▸ Work instructions
Copy out the whole text below on reinstalling rocker arms and lubricating an engine, word for word.

When I said that you should put the rockers back in the same positions if possible, that is considered to be standard practice and is due to the surfaces of the two parts having "broken in" or worn in to accommodate each others' slight imperfections. If you have lost track of which goes where, then you can re-install them sort of just where ever, but be really picky about not putting any parts back in that look like they may have any unusual or overly worn areas on them. Sometimes a piece of VERY fine emery cloth or wet-or-dry abrasive can be used to dress the lobes and/or the rocker arm surfaces that contact the lobes, but that has to be done as minimally as possible and be very careful to leave a nice, clean, smooth surface. I believe that those surfaces are hardened, but that the hardening is NOT very deep, so be careful to NOT go through the hardening into the unhardened, softer base material. You can NOT grind through the hardened portion of the part to take out deep wear patterns or gouges without getting into the softer, unhardened base material below it and ruining the part. Ideally, you can use assembly lube, but mostly just be sure that all parts are lubed very well with oil (at least) as you assemble them. When I can, I like to turn an engine over for a while using a start roller setup after having re-assembled it to ensure that lube is reaching all parts before the engine is actually started. The best clue as to whether or not lube is reaching all areas is when you see lube being pumped back into the tank, but that is REALLY hard to do with a wet sump system such as the XS650. If you have an oil pressure gauge installed, you can watch to see that pressure is present at the gauge for a while before you actually start the engine. If you can't get your hands on a start roller, you can stick the bike in high gear and push it around for a while (but stop before you have a heart attack!), turning the engine over with the plugs out and the key off to get the oil moving around. The last choice (but sometimes the most practical) is to take the plugs out, put the tranny in neutral and kick (or use the electric starter if you still have one) over for a bit before replacing the plugs and actually starting it.

▸ Supplied material
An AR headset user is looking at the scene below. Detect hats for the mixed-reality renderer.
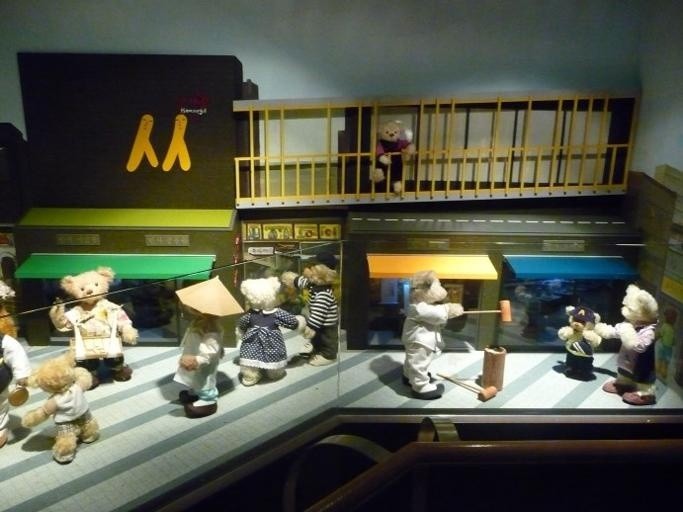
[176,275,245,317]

...

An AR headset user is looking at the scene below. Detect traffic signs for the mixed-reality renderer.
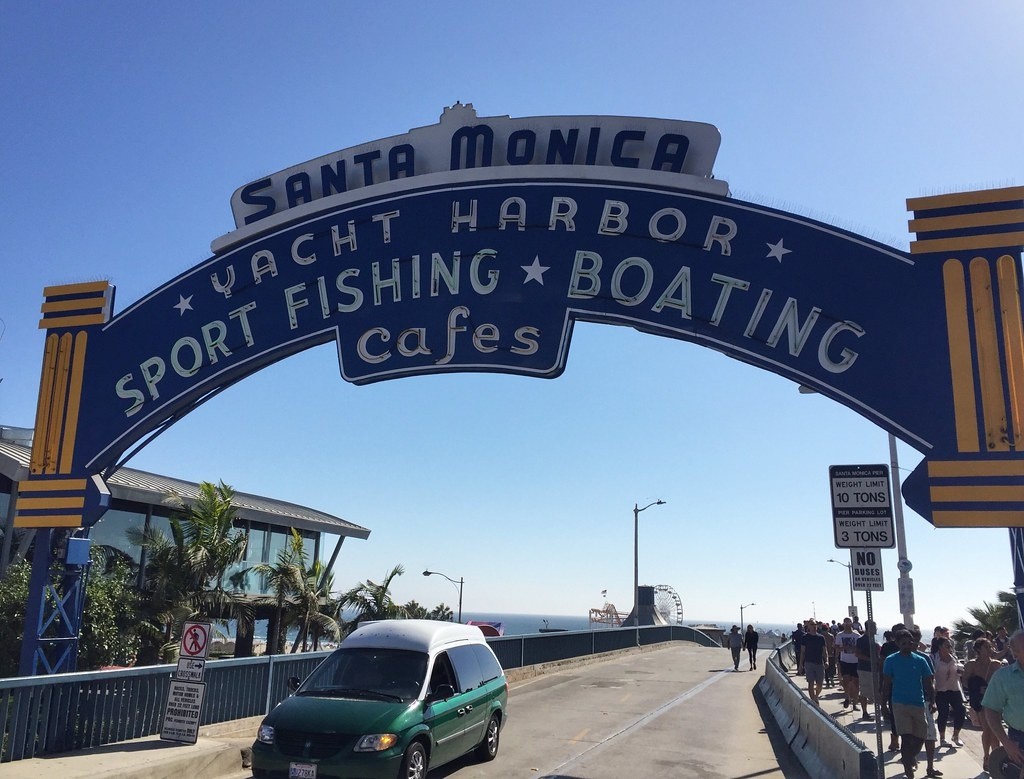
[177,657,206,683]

▸ Solution to the problem
When I said that you should put the rockers back in the same positions if possible, that is considered to be standard practice and is due to the surfaces of the two parts having "broken in" or worn in to accommodate each others' slight imperfections. If you have lost track of which goes where, then you can re-install them sort of just where ever, but be really picky about not putting any parts back in that look like they may have any unusual or overly worn areas on them. Sometimes a piece of VERY fine emery cloth or wet-or-dry abrasive can be used to dress the lobes and/or the rocker arm surfaces that contact the lobes, but that has to be done as minimally as possible and be very careful to leave a nice, clean, smooth surface. I believe that those surfaces are hardened, but that the hardening is NOT very deep, so be careful to NOT go through the hardening into the unhardened, softer base material. You can NOT grind through the hardened portion of the part to take out deep wear patterns or gouges without getting into the softer, unhardened base material below it and ruining the part. Ideally, you can use assembly lube, but mostly just be sure that all parts are lubed very well with oil (at least) as you assemble them. When I can, I like to turn an engine over for a while using a start roller setup after having re-assembled it to ensure that lube is reaching all parts before the engine is actually started. The best clue as to whether or not lube is reaching all areas is when you see lube being pumped back into the tank, but that is REALLY hard to do with a wet sump system such as the XS650. If you have an oil pressure gauge installed, you can watch to see that pressure is present at the gauge for a while before you actually start the engine. If you can't get your hands on a start roller, you can stick the bike in high gear and push it around for a while (but stop before you have a heart attack!), turning the engine over with the plugs out and the key off to get the oil moving around. The last choice (but sometimes the most practical) is to take the plugs out, put the tranny in neutral and kick (or use the electric starter if you still have one) over for a bit before replacing the plugs and actually starting it.